The Diazes are suing for monetary damages and injunctive relief and are seeking a trial by jury, according to the lawsuit.
In addition to HRC Fertility and the couple's medical provider, Kolb, one additional HRC Fertility employee, identified as the clinic's IVF coordinator, is also named in the lawsuit.
HRC Fertility told ABC News in a statement it "stands by the professionalism and expertise of our medical staff."
"At HRC Fertility, our mission is to provide world-class care to all our patients struggling with parenthood. The family planning journey requires many difficult choices. We take all of our patients' choices and concerns very seriously and are committed to providing the highest quality of care," the statement said. "We deeply empathize with this family's situation. However, the patients associated with the case sought genetic testing and genetic counseling outside of HRC Fertility, and with an outside party; they wished to have a male embryo transferred, which we carried out according to the family's explicit wishes and in accordance with the highest level of care."

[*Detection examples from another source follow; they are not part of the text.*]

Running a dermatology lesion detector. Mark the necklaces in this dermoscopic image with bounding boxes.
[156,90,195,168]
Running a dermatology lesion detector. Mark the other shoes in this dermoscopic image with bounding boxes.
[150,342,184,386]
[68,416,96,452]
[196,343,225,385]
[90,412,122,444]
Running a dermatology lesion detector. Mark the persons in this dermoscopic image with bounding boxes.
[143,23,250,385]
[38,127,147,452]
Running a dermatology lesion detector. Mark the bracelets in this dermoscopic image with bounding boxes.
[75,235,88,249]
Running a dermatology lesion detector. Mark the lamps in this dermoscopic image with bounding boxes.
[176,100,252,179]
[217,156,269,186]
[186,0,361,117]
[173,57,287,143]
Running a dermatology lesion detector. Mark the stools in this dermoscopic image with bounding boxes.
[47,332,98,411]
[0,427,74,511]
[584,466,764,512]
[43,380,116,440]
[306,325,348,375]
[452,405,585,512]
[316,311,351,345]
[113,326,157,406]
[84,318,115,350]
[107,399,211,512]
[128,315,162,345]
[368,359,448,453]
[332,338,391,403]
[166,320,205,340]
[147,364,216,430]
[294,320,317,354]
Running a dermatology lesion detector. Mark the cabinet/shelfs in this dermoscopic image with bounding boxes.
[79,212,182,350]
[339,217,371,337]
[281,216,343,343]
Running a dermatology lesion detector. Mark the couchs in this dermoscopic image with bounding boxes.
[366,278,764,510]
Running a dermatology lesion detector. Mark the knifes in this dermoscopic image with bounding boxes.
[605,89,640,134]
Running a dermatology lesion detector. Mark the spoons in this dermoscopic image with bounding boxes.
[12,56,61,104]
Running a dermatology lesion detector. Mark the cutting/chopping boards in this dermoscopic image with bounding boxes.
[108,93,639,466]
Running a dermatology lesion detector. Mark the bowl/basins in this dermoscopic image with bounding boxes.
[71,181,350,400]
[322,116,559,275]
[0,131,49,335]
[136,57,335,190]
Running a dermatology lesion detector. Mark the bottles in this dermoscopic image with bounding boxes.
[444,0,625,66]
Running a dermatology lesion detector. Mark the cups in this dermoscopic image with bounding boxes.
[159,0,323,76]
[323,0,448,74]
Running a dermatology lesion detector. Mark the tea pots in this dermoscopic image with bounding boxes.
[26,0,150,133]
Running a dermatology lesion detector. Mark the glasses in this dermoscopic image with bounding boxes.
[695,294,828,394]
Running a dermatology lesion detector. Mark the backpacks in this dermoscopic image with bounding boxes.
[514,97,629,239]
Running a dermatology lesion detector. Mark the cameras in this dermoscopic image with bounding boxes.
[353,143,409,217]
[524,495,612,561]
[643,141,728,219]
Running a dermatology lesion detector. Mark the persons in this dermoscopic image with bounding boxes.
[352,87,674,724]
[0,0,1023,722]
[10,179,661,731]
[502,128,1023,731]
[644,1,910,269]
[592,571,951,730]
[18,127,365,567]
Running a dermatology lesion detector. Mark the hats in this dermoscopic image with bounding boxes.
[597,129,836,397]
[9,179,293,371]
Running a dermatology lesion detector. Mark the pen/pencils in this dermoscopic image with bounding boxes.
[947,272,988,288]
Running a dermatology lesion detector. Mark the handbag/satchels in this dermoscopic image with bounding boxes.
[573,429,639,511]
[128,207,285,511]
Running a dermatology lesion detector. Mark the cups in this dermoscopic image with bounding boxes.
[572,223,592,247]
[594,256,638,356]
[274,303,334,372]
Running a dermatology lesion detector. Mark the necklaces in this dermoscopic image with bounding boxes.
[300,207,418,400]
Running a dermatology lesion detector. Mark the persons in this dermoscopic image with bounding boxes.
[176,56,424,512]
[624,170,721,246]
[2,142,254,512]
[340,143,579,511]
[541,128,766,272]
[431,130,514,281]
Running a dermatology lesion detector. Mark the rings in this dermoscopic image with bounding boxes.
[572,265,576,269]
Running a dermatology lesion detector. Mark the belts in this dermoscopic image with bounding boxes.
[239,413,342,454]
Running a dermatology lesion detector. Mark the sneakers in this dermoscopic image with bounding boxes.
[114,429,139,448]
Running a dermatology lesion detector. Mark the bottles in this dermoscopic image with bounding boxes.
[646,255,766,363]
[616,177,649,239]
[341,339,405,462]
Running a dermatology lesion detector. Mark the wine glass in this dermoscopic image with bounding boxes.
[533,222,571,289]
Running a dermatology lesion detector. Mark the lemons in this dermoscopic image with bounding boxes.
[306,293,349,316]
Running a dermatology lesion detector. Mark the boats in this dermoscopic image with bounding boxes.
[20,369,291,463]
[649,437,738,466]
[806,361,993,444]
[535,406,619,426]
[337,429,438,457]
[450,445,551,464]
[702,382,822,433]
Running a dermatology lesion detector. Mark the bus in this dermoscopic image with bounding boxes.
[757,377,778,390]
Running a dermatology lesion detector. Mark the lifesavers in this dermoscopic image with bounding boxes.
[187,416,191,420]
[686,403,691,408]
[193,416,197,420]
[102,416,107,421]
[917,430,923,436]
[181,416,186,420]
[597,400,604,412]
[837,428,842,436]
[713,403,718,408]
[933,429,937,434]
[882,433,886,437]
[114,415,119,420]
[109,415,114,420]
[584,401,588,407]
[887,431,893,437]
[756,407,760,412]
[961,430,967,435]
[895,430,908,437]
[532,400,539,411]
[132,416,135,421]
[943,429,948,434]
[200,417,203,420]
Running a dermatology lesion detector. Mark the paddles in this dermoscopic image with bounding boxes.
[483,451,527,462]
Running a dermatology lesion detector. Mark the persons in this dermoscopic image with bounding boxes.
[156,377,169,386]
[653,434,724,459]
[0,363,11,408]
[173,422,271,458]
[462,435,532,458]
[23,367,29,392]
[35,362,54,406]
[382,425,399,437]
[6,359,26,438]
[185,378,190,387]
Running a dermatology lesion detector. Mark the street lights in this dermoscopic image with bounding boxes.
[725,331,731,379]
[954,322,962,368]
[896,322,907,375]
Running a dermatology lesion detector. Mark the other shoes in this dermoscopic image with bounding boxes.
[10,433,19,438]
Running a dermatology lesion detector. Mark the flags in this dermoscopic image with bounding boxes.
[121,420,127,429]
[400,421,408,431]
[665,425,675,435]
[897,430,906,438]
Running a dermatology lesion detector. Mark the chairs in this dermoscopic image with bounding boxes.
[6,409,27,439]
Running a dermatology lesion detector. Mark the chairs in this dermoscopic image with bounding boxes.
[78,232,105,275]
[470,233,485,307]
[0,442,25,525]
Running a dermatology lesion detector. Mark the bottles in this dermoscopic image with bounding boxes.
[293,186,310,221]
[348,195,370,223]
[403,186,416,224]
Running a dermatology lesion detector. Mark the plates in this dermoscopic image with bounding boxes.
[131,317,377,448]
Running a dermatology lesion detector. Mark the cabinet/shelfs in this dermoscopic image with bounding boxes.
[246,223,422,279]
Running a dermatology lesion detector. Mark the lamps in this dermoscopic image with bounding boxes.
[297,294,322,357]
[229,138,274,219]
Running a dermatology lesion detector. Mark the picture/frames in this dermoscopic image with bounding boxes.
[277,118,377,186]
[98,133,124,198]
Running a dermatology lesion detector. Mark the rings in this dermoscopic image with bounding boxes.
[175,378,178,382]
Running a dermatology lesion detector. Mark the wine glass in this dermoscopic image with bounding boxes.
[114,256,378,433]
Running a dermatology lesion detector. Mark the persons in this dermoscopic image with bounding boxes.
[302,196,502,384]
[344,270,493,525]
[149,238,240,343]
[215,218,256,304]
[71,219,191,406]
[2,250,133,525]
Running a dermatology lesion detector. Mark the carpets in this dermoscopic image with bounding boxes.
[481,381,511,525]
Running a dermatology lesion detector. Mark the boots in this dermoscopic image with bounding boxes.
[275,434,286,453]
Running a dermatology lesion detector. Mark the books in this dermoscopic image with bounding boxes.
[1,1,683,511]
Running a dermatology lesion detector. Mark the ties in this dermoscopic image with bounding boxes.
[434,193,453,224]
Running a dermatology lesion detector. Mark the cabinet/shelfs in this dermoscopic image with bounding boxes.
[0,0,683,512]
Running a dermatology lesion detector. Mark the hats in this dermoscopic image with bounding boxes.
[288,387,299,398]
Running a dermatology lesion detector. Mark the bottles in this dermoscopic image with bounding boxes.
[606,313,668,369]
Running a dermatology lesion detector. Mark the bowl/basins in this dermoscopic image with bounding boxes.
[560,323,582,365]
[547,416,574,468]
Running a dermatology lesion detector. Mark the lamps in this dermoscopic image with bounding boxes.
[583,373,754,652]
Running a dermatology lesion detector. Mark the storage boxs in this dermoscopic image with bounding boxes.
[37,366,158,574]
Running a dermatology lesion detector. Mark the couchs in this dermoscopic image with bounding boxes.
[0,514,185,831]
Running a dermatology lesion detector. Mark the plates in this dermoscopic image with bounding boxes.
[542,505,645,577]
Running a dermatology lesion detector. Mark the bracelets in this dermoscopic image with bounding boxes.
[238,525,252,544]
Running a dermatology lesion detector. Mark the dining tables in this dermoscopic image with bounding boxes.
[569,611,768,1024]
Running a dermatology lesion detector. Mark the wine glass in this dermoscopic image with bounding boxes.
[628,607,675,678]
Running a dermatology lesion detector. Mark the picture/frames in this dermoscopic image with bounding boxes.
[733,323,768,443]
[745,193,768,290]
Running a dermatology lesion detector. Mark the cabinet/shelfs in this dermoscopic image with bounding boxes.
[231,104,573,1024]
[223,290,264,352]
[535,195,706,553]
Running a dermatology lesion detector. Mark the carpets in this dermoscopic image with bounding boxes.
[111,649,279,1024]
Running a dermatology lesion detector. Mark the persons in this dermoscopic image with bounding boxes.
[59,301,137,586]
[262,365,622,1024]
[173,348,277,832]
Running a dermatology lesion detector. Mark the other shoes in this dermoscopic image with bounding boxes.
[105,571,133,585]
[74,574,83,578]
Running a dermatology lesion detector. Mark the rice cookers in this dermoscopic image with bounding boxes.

"At HRC Fertility, our mission is to provide quality and compassionate care to all our patients struggling with parenthood and we understand that family planning requires many difficult choices," the statement continued. "We offer a variety of fertility procedures so all families, regardless of challenges, can have the opportunity to become parents. We have successfully helped thousands of individuals, couples and families become loving parents, including the patients involved in this story."
"We also stand by the professionalism and expertise of our medical staff and pride ourselves on adhering to the highest standards for patient care, patient records, results, and testing at all our locations," the statement added. "Since 1988, we have remained dedicated to helping hopeful parents build families through assisted reproductive technology, compassion, expertise, innovation, cutting-edge research and personalized care."
Melissa Diaz said Wednesday she and her husband are hopeful they will have a second child, but will be on guard more through the process.
"I'm very scared and nervous to go through it again to try to have a second baby, but this time, I will ask my questions. I will double check," she said. "It's heartbreaking that it had to come to this, but just be aware of what's going on with your own body, what they're trying to do with your body."